● **Da svolgere**:
#1 Stampa senza modifiche il passo dell'articolo su MGM e James Bond che va da "Un agente segreto" fino a "la Spyglass Entertainment." compreso.
#2 Secondo l'articolo su MGM e James Bond, a quanto ammonta il debito della MGM?
#3 Prosegui l'articolo su MGM e James Bond dopo la sua ultima frase.
------ Testo fornito ------
Excite

Spyglass salva MGM e James Bond?

Un agente segreto in pericolo, una casa di produzione pronta a correre in soccorso: non è un film, ma la situazione in cui verte la storica Metro Goldwyn Meyer, i cui debiti hanno causato il fermo del nuovo film dedicato a James Bond, 'Bond 23'. Ma ad intervenire potrebbe essere la Spyglass Entertainment.

Pare infatti che quest'ultima abbia trovato un accordo con la MGM - il cui debito ammonta ben a 4 miliardi - per fondersi: infatti i co-fondatori della Spyglass, Gary Barber e Roger Birnbaum, dovrebbero divenire i nuovi co-CEO della MGM. A causa dei problemi finanziari della casa di produzione del leone, non è solo James Bond ad aver subito un fermo, ma anche altre pellicole quali 'The Cabin in the Woods', 'Red Dawn' e 'The Hobbit'.
------ Record estratti ------
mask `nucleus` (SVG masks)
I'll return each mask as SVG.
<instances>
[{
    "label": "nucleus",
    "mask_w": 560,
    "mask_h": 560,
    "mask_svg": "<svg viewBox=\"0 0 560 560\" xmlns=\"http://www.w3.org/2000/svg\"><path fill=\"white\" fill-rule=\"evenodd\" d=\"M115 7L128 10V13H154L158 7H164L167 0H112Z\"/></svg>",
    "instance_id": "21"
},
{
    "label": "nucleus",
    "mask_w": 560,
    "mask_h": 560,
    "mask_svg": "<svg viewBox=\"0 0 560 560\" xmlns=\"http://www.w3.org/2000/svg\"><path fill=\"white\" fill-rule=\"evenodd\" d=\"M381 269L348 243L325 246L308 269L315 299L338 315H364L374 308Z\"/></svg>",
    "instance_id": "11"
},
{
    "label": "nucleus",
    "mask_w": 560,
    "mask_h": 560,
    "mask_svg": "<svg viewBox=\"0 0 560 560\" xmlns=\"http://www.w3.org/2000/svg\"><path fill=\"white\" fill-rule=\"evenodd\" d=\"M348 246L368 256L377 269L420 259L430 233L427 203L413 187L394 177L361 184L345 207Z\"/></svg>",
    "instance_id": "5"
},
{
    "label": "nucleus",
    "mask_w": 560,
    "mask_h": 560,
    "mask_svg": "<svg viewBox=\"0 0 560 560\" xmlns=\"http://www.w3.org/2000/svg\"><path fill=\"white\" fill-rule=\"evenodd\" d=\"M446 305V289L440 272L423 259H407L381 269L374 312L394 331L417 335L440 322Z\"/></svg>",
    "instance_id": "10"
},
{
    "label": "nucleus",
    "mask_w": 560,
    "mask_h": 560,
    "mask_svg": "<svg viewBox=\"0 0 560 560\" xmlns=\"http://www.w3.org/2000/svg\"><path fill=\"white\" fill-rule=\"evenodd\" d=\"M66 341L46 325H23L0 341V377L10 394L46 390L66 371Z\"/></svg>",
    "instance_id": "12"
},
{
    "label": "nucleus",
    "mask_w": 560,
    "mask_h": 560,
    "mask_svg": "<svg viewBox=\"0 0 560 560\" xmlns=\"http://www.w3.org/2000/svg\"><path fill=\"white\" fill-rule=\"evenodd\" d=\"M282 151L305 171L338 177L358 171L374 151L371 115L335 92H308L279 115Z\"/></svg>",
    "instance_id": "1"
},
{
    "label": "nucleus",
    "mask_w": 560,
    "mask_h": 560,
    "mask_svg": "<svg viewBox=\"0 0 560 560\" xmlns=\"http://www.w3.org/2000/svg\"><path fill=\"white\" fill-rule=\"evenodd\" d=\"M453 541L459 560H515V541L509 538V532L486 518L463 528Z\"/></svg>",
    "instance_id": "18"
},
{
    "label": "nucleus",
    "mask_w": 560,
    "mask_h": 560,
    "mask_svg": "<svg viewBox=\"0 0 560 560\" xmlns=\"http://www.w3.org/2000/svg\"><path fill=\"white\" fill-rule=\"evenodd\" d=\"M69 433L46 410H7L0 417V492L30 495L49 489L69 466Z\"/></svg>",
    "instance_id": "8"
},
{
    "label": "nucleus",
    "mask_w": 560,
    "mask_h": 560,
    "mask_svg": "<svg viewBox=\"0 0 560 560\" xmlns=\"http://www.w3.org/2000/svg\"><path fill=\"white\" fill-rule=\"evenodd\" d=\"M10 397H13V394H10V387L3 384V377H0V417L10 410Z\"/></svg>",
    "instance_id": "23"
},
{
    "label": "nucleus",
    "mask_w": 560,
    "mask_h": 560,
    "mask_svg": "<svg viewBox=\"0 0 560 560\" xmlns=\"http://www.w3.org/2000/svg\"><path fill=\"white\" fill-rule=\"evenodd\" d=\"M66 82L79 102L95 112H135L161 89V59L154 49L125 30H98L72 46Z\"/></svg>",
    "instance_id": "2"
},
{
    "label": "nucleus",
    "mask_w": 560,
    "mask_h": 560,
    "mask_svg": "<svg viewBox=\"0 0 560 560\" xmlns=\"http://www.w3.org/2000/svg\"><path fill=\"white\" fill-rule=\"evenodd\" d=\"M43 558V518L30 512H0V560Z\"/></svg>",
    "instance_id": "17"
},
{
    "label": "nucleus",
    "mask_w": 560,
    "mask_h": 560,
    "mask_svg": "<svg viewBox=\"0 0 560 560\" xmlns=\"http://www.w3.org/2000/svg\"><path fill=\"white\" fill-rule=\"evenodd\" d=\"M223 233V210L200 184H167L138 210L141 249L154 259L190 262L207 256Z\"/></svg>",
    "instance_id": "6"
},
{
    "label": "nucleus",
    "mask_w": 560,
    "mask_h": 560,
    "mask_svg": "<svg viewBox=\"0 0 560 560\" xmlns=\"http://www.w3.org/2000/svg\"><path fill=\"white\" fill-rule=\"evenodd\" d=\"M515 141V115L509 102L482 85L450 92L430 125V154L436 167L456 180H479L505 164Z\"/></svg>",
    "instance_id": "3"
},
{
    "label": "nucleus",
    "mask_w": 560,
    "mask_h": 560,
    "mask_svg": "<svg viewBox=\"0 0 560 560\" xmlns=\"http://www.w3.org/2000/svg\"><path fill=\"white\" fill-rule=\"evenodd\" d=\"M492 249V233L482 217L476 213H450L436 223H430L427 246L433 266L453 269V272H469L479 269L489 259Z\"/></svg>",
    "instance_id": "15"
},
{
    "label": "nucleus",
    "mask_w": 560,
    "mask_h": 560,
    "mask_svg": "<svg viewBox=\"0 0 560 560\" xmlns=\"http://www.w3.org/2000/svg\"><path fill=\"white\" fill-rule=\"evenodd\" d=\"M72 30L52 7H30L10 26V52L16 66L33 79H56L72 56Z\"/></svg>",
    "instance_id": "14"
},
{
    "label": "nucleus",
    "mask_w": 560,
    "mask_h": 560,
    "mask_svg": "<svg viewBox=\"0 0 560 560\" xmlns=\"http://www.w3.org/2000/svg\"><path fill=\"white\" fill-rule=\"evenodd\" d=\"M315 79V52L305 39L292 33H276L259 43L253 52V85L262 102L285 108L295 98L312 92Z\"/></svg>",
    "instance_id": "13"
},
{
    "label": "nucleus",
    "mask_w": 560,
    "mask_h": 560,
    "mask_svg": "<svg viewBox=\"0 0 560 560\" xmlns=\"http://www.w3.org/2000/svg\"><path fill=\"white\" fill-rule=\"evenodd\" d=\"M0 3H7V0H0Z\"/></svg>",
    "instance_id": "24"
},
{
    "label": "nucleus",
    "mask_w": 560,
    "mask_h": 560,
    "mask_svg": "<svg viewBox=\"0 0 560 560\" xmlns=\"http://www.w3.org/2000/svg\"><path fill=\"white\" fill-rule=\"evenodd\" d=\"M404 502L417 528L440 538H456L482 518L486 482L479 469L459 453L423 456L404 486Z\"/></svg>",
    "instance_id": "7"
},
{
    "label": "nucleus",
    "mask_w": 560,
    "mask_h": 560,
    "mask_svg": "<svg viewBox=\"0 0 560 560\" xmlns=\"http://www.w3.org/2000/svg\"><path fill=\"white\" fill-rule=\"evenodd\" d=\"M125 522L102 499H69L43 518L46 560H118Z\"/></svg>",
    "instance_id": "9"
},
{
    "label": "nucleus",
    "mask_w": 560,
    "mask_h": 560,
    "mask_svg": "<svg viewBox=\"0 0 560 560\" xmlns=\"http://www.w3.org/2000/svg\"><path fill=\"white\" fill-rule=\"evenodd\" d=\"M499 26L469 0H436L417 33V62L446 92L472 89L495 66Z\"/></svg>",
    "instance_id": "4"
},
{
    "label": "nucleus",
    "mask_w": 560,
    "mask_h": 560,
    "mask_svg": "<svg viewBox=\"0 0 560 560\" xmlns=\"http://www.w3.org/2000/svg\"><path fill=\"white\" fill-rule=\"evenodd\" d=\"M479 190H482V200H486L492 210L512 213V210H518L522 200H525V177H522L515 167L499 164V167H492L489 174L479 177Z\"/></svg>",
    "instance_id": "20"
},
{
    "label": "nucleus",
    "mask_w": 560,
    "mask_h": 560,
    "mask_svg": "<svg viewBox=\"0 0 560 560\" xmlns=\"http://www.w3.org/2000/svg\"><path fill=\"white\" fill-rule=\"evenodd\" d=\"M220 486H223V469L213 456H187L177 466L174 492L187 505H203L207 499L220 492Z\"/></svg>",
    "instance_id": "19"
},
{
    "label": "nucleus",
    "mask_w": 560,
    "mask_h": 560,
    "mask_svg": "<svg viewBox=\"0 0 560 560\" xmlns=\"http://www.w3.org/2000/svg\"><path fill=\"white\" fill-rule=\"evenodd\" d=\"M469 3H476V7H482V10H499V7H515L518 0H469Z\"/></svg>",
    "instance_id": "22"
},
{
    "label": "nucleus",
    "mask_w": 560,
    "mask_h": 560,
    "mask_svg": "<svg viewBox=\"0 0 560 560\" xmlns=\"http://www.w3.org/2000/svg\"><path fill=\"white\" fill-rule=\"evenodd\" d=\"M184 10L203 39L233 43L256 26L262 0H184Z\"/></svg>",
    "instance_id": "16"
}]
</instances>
------
● **Soluzioni dell'esercizio**:
#1
Un agente segreto in pericolo, una casa di produzione pronta a correre in soccorso: non è un film, ma la situazione in cui verte la storica Metro Goldwyn Meyer, i cui debiti hanno causato il fermo del nuovo film dedicato a James Bond, 'Bond 23'. Ma ad intervenire potrebbe essere la Spyglass Entertainment.

#2 A 4 miliardi.

#3
Se il piano di ristrutturazione della MGM andasse in porto, la Spyglass resterebbe una compagnia separata che continuerà a produrre i propri film: però alcuni celebri titoli di proprietà personale di Barber e Birnbaum, quali 'Il sesto senso', 'Seabiscuit', 'A cena con un cretino', 'Star Trek' e 'G.I.Joe', entreranno a far parte del catalogo di 4000 titoli della MGM.

Malgrado la stampa parli di un accordo imminente, pare che la Spyglass non sia la sola pronta a salvare la MGM: a proporre una fusione sarebbero state anche la Summer Entertainment (quella della saga Twilight) e la Lions Gate, casa di produzione di fiducia di Michael Moore per i suoi documentari. Intanto i fan di 007 scalpitano, affinchè la produzione del film dedicato alla spia vada a buon fine.